SC-18 (Mobile Code): "The organization establishes usage restrictions and implementation guidance for mobile code technologies based on the potential to cause damage to the information system if used maliciously." Server-provided MCP code is mobile code that requires restrictions.
SI-7 (Software, Firmware, and Information Integrity): "The organization employs integrity verification tools to detect unauthorized changes to software." MCP provides no integrity verification for server code.
ISO/IEC 27001:2022 Annex A controls that apply:
A.8.20 (Network Security): Requires security of network services and segregation of networks. MCP's architecture conflates network communication with code execution.
A.8.30 (Outsourcing): "Information security for use of externally provided services shall be maintained." When your AI assistant connects to external MCP servers, you are outsourcing functionality without security guarantees.
Lessons and Action Items for Your Team
Immediate Actions
Inventory your MCP usage. If you're building applications that use Claude or other AI assistants with MCP support, document which MCP servers your systems connect to. Treat each connection as a trust boundary.
Implement allowlisting. Do not allow your applications to connect to arbitrary MCP servers. Maintain an explicit allowlist of servers you control or have audited. Block all other connections at the network level if possible.
Run MCP clients in isolated environments. Use containers, VMs, or sandboxes to limit the impact if a malicious server exploits the RCE vulnerability. Apply least privilege: the account running your MCP client should have minimal system access.
Monitor for unexpected behavior. Log all MCP server connections and watch for unusual patterns: connections to new servers, unexpected code execution, or privilege escalation attempts.
Architectural Changes
Treat MCP servers as untrusted by default. Even if you control the server today, assume it could be compromised tomorrow. Design your client applications to function with degraded capabilities if an MCP server behaves maliciously.
Implement defense in depth. Don't rely on MCP's architecture to protect you. Add your own input validation, rate limiting, and anomaly detection between your application and MCP servers.
Separate concerns. If you need data from an MCP server, retrieve it through an API boundary you control rather than allowing direct MCP protocol connections from your production systems.

● **DATA FOR ANALYSIS**:
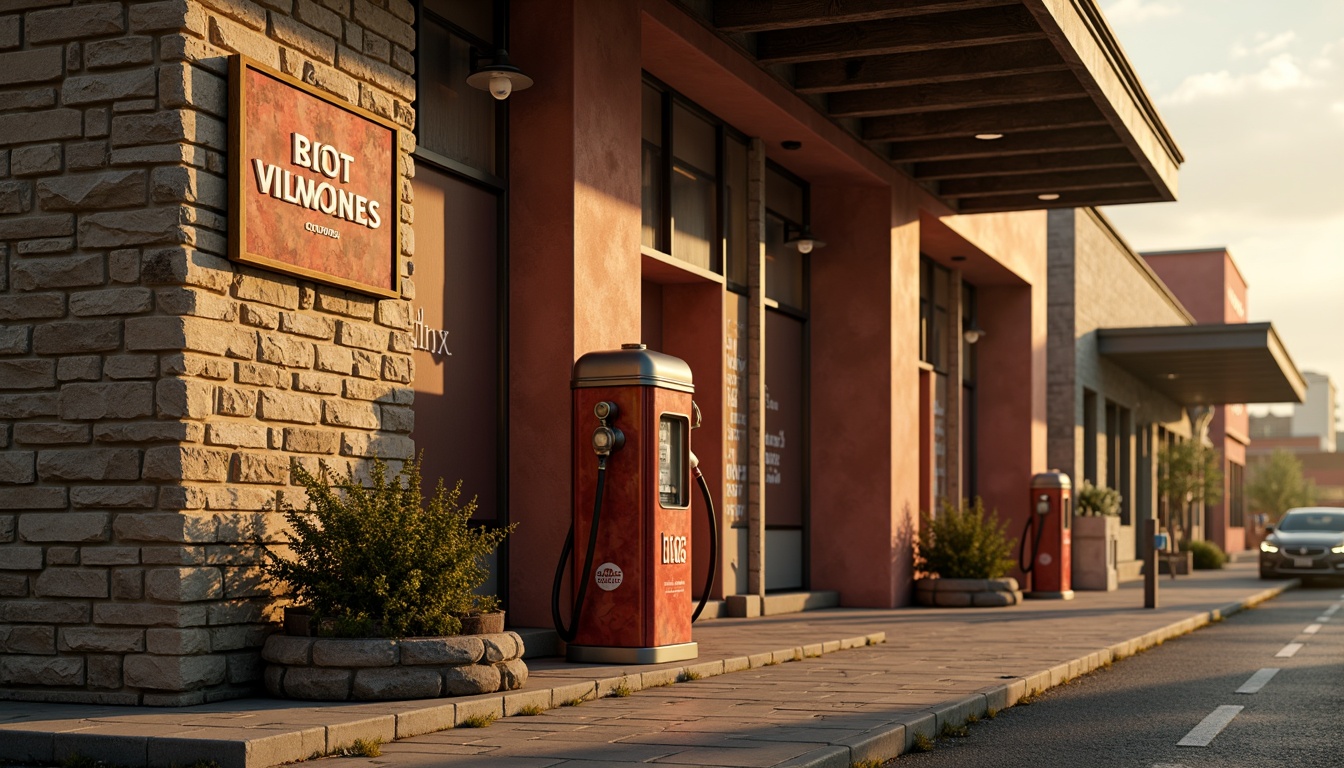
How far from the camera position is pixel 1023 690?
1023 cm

==

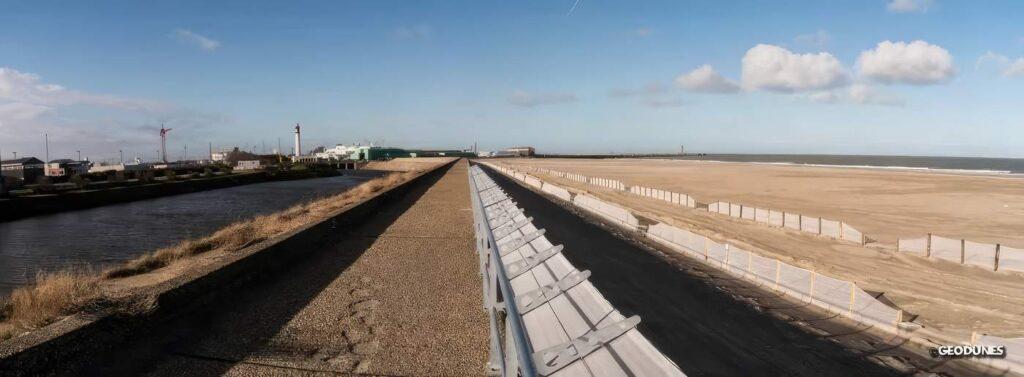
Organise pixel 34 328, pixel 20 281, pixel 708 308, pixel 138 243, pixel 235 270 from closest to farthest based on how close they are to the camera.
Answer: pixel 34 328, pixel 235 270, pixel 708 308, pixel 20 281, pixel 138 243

● **WHAT YOU NEED TO DO**:
A: From the MCP security text, write out everything from "Run MCP clients" down to "minimal system access.".
B: Go on with the MCP security text from where it stops.

● **ANSWER SECTION**:
A:
Run MCP clients in isolated environments. Use containers, VMs, or sandboxes to limit the impact if a malicious server exploits the RCE vulnerability. Apply least privilege: the account running your MCP client should have minimal system access.

B:
Process and Governance
Update your vendor risk assessment process. This incident demonstrates that "expected behavior" from a vendor's perspective may be "critical vulnerability" from yours. When evaluating AI tools and protocols, explicitly assess how they handle untrusted input and code execution.
Document trust boundaries in your AI supply chain. Map which external services your AI systems depend on. For each dependency, document: What code does it execute? What data does it access? What happens if it's compromised?
Add AI supply chain to your threat model. If your organization performs threat modeling (and if you're subject to PCI DSS v4.0.1 Requirement 6.3.2, you must), add scenarios for compromised AI model providers, malicious training data, and vulnerable AI protocols.
The Broader Lesson
When a vendor tells you a remotely exploitable vulnerability is "expected behavior," that's a signal about their security priorities—not a reason to accept the risk. Your compliance obligations don't pause because a protocol designer made an architectural choice that conflicts with secure defaults.
The MCP vulnerability affects 150 million downloads because architectural decisions propagate through ecosystems. Your action items above will protect your specific systems, but the broader lesson is about how you evaluate and adopt emerging technologies. Secure defaults matter. Vendor accountability matters. And "it's supposed to work that way" is never an acceptable answer to remote code execution.